The leadership of Saint John’s was horrified by the president’s willingness to use the Bible and their beloved church building as props for a photo op. Trump didn’t care. These people aren’t part of this base. He was sending a crude dog-whistle signal to his evangelical base and the megachurch pastors who exert a stranglehold on the white evangelical ethos. Trump’s Evangelical Advisory Board is exclusively comprised of megachurch pastors and TV preachers; everyone else in the religious community is dead to him.
Ever since American white evangelicals backed the wrong horse in the fight for racial integration their role as moral arbiters for the nation has been eroding, and in the past decade the slow crumbling has reached avalanche proportions. America’s white evangelicals are commonly subjected to derision by late-night comedians and have little traction among white Millennials. And if this country’s megachurches can’t connect with Millennials their shelf-life is extremely limited.
Megachurches were created by and for the Baby Boomer generation, a cohort that was comfortable with Christian nationalism, an inerrant Bible and the casual denunciation of feminists and the LGBTQ community. The vast majority of Millennials have rejected this moral ethos.
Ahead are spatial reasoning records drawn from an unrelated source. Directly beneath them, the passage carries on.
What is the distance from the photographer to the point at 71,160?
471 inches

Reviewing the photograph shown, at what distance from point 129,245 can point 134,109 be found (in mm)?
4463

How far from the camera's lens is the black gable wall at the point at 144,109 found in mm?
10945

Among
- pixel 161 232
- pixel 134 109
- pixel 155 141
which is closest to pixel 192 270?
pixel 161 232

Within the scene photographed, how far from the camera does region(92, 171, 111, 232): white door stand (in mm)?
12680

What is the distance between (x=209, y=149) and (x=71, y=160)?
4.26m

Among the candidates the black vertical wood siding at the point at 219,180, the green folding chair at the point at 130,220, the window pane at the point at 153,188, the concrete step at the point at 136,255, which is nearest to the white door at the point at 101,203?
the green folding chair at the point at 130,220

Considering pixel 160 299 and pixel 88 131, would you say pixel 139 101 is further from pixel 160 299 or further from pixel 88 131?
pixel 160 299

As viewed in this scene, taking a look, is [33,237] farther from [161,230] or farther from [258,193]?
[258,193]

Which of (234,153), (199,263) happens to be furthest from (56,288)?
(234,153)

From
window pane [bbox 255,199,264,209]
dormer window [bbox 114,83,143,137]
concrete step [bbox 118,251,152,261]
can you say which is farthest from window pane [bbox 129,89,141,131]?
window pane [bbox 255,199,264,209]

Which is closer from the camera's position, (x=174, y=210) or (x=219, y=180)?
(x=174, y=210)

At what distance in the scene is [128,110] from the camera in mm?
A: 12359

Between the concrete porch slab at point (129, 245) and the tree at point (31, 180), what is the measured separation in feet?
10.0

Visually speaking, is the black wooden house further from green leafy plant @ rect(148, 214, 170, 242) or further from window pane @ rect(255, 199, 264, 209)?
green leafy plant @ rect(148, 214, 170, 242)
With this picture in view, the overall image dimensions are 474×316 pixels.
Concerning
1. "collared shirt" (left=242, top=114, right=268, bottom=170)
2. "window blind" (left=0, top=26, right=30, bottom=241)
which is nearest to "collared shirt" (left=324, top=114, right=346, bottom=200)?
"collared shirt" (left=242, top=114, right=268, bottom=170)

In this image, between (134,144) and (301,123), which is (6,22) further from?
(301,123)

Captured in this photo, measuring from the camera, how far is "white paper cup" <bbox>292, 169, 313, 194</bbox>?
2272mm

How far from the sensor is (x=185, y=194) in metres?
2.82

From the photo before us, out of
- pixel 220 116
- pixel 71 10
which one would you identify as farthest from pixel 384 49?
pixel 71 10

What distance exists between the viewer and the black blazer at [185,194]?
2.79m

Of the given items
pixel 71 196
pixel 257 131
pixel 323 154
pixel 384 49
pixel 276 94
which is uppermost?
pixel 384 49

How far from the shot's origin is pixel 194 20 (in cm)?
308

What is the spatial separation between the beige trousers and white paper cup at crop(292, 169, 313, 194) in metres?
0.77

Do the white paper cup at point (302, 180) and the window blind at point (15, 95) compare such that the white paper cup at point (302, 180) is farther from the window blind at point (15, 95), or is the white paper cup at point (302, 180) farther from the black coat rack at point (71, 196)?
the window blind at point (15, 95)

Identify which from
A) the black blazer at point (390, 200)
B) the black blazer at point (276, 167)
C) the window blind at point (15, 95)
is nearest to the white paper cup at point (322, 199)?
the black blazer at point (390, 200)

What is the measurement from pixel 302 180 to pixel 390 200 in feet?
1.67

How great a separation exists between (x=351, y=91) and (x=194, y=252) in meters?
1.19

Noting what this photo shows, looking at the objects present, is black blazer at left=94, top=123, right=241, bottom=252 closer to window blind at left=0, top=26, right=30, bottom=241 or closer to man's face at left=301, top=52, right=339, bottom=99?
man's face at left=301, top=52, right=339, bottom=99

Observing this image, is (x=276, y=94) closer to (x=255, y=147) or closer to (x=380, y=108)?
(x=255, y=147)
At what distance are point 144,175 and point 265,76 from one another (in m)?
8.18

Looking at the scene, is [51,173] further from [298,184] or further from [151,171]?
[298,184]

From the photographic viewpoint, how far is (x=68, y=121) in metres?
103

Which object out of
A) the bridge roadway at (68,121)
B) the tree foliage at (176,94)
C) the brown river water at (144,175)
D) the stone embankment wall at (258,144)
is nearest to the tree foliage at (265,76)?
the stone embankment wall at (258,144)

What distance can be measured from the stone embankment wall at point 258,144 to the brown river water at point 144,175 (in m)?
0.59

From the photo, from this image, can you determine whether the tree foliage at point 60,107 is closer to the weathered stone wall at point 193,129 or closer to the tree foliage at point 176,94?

Megachurches spoke for a generation that is gradually losing its grip on the machinery of cultural and political power. (I haven’t mentioned the fact that megachurches, with their enormous physical plants and hundreds of employees, require millions of dollars in tithes and offerings every single week to remain in operation.)
And what happens in suburban Dallas if one megachurch reopens with no holds barred while the big-box religious plant down the road is mired in “shelter-in-place mode”? How could you prevent a large swath of the faithful from following the action?
Small wonder then, that while most American congregations are willing to soldier on with Zoom and YouTube, a growing number of megachurch preachers are clamoring for an immediate return to public worship.
That said, these preachers understand that the threat of the COVID-19 pandemic is real. A precipitous rush back to shoulder-to-shoulder worship could drive a spike in infections and a world of painful blowback. Sure, the president and most Red State governors are flashing the green light, but that doesn’t mean the faithful will march back into megachurch sanctuaries in lockstep.
What happens if half the congregation is stuck in shelter-in-place mode while the other half is ready to party like the world hasn’t changed? You either axe half your worship services or live with half-empty buildings.\
Can the kind of collective effervescence megachurches are so good at generating break forth in the midst of a masked congregation awash in hand sanitizer and seated six-feet apart? I don’t think so. Especially if congregational singing is significantly curtailed.
Can Donald Trump rally the faithful under similar conditions?
Don’t be surprised if both the Republican Party and the white evangelical megachurches of America are back to normal by mid-summer.
Perhaps all will be well. But if the rush to re-open sends the death rate spiraling upward, the white megachurch model may never recover.